Check every line of the data below for "aversive". Copy each one that has it.

Information:
::::::
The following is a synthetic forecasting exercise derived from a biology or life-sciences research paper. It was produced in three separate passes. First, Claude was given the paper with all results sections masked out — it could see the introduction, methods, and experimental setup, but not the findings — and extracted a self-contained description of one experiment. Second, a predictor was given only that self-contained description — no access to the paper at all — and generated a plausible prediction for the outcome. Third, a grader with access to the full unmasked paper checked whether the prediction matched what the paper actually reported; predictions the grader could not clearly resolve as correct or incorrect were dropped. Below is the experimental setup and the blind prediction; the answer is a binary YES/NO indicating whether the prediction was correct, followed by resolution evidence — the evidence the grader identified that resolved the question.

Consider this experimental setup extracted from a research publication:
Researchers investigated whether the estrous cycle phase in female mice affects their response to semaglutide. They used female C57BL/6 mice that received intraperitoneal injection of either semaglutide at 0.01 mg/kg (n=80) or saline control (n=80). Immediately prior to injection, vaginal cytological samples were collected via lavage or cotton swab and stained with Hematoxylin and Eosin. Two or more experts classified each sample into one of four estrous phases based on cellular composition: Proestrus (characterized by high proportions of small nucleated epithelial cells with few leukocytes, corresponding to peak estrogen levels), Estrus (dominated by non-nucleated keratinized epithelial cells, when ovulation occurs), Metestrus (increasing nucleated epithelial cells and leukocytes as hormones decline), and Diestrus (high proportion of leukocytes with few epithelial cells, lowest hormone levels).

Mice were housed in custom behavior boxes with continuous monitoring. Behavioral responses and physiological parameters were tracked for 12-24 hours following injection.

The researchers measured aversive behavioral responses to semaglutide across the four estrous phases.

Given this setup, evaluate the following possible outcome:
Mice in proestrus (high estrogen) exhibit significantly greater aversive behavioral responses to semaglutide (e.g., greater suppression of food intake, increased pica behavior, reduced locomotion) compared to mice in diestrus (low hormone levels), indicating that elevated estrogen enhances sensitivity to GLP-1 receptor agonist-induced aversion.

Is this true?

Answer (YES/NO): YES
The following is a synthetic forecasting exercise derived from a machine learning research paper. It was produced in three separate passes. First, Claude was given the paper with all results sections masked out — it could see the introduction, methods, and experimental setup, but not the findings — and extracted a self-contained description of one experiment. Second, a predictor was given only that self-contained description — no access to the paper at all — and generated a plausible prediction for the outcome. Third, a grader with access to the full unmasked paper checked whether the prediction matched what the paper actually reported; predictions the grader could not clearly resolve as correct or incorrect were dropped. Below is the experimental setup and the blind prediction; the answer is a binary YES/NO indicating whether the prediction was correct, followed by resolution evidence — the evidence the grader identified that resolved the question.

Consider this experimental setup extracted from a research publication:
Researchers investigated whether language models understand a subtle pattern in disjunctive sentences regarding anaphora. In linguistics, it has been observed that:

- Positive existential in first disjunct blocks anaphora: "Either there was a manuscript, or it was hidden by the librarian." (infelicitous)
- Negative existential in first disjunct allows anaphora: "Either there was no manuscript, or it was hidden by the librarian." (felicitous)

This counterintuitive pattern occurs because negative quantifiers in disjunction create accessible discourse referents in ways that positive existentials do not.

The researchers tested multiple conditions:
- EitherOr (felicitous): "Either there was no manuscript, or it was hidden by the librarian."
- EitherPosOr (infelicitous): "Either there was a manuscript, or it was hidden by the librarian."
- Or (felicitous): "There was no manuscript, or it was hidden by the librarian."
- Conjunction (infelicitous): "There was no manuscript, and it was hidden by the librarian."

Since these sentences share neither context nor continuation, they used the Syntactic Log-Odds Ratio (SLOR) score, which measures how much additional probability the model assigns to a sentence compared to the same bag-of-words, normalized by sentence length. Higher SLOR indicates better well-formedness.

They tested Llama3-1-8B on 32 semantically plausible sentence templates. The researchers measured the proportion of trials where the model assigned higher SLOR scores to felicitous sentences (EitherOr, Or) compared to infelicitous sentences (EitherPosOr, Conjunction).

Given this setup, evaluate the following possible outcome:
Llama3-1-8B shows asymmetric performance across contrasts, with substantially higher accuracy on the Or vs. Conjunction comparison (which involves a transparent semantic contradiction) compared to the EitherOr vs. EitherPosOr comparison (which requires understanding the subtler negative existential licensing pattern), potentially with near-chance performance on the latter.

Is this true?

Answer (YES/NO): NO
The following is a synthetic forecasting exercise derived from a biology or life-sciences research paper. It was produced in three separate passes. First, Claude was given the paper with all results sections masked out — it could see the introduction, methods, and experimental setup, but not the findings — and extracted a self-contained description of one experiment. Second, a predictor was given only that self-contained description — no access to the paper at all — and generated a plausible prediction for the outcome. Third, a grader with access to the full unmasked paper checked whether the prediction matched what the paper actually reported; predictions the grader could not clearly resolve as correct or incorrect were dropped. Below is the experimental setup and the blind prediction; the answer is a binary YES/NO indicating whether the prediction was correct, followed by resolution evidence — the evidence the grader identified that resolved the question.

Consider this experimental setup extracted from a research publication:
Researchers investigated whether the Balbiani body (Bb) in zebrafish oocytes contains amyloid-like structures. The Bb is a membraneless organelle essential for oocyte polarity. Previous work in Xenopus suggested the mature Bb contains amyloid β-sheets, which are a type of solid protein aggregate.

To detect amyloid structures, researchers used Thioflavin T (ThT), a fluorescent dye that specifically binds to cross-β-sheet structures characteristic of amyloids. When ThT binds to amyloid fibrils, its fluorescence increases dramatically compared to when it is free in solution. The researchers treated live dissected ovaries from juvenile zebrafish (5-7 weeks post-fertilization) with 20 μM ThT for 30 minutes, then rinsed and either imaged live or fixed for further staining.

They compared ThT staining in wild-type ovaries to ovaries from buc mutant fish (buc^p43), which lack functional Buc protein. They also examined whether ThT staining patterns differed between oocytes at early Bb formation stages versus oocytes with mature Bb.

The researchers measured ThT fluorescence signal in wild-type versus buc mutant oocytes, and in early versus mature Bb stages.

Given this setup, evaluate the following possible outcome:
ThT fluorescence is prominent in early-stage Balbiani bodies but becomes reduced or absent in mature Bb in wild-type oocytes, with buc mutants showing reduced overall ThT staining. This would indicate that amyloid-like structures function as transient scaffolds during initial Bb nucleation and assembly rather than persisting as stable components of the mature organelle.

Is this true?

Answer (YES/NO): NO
::::::
Written answer:
The researchers measured aversive behavioral responses to semaglutide across the four estrous phases.
Mice in proestrus (high estrogen) exhibit significantly greater aversive behavioral responses to semaglutide (e.g., greater suppression of food intake, increased pica behavior, reduced locomotion) compared to mice in diestrus (low hormone levels), indicating that elevated estrogen enhances sensitivity to GLP-1 receptor agonist-induced aversion.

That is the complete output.